Aufgabenstellung 1
Fasse den Absatz „Der Gläubiger soll nach II 1 in Geld entschädigt werden können“ aus dem Textauszug als knappe Stichpunktliste zusammen und behalte dabei seine wesentlichen Aussagen bei.

Textauszug

──────────────────────────────

I. Die Unverhältnismäßigkeit der Herstellungskosten, Abs 2 S 1 u 2.

1. Regel.

 

Rn 7

Der Gläubiger soll nach II 1 in Geld entschädigt werden können, wenn die Herstellung den Schädiger unverhältnismäßig teuer käme (§ 249 I) oder die nach § 249 II geschuldeten Herstellungskosten unverhältnismäßig hoch sind. Hierfür gilt bei Kfz die 130 %-Grenze (wenngleich dort nicht über § 251, sondern über das Gebot der Wirtschaftlichkeit begründet, § 249 Rn 9, 29). Diese kann aber auf andere Sachen nicht schematisch übertragen werden. Vielmehr bedarf es dort einer Abwägung der beiderseitigen Interessen und sogar des beiderseitigen Verschuldensgrades (vgl BGHZ 59, 365, 368; NJW 88, 699, 700; 10, 2341 Tz 20), wobei der Schädiger – wie bei § 249 (dort Rn 35) – das Prognoserisiko trägt. Für den Grundstückskauf sind Mängelbeseitigungskosten nach Ansicht des BGH (BGHZ 200, 350) unverhältnismäßig, wenn sie den Verkehrswert des Grundstücks in mangelfreiem Zustand oder 200 % des mangelbedingten Minderwerts übersteigen; der Käufer ist mit seinem Schadensersatz dann auf den mangelbedingten Minderwert beschränkt. Wenn die Herstellung nur immateriellen Interessen dient, passt II 1 überhaupt nicht. Für Kosten zur Wiederherstellung der Gesundheit verbietet sich eine ›Wirtschaftlichkeitsbetrachtung‹, einen ›wirtschaftlichen Totalschaden‹ beim Menschen sollte es gerade nicht geben (verfehlt daher BGHZ 63, 295: Kosten der Beseitigung einer Unfallnarbe von 2.500 DM als unverhältnismäßig angesehen).

──────────────────────────────

Aufgabenstellung 2
Gib aus den Datensätzen die Zeilen von der Zeile mit „Patient malaria status: negative.“ bis zur Zeile mit „This is a trichomonad.“ unverändert wieder, beide Zeilen eingeschlossen.

Datensätze zur Übung

──────────────────────────────

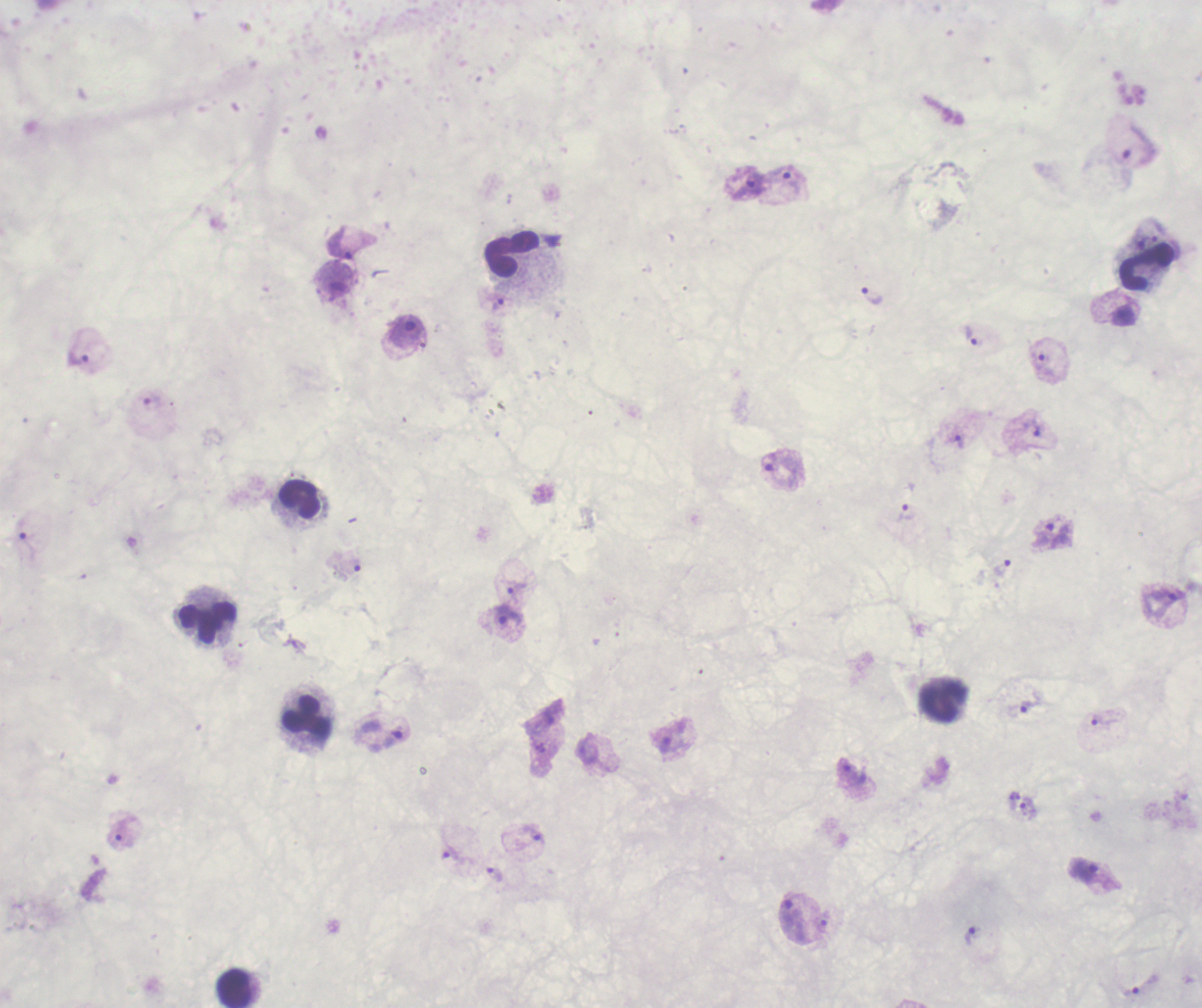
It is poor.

──────────────────────────────

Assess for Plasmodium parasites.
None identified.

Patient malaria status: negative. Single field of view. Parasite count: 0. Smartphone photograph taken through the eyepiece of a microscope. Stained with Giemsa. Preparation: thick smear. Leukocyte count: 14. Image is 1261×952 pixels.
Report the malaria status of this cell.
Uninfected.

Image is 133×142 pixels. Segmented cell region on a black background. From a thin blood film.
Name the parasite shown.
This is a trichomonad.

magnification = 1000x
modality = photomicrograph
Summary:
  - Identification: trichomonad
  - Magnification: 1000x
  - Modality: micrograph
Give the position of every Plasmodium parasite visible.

──────────────────────────────

Schriftliche Antwort 1
- Nach II 1 kann der Gläubiger in Geld entschädigt werden, wenn die Herstellung den Schädiger unverhältnismäßig teuer käme (§ 249 I) oder die nach § 249 II geschuldeten Herstellungskosten unverhältnismäßig hoch sind.
- Bei Kfz gilt dafür die 130 %-Grenze. Sie wird dort über das Gebot der Wirtschaftlichkeit begründet, nicht über § 251, und lässt sich nicht schematisch auf andere Sachen übertragen.
- Bei anderen Sachen sind die beiderseitigen Interessen und der beiderseitige Verschuldensgrad abzuwägen. Das Prognoserisiko trägt der Schädiger.
- Beim Grundstückskauf sind Mängelbeseitigungskosten nach dem BGH unverhältnismäßig, wenn sie den Verkehrswert des mangelfreien Grundstücks oder 200 % des mangelbedingten Minderwerts übersteigen. Der Schadensersatz des Käufers ist dann auf den Minderwert beschränkt.
- Dient die Herstellung nur immateriellen Interessen, passt II 1 überhaupt nicht.
- Bei Kosten zur Wiederherstellung der Gesundheit verbietet sich eine Wirtschaftlichkeitsbetrachtung, und einen „wirtschaftlichen Totalschaden“ beim Menschen soll es nicht geben. Deshalb wird BGHZ 63, 295 als verfehlt bezeichnet: Dort wurden Kosten von 2.500 DM für die Beseitigung einer Unfallnarbe als unverhältnismäßig angesehen.

Schriftliche Antwort 2
Patient malaria status: negative. Single field of view. Parasite count: 0. Smartphone photograph taken through the eyepiece of a microscope. Stained with Giemsa. Preparation: thick smear. Leukocyte count: 14. Image is 1261×952 pixels.
Report the malaria status of this cell.
Uninfected.

Image is 133×142 pixels. Segmented cell region on a black background. From a thin blood film.
Name the parasite shown.
This is a trichomonad.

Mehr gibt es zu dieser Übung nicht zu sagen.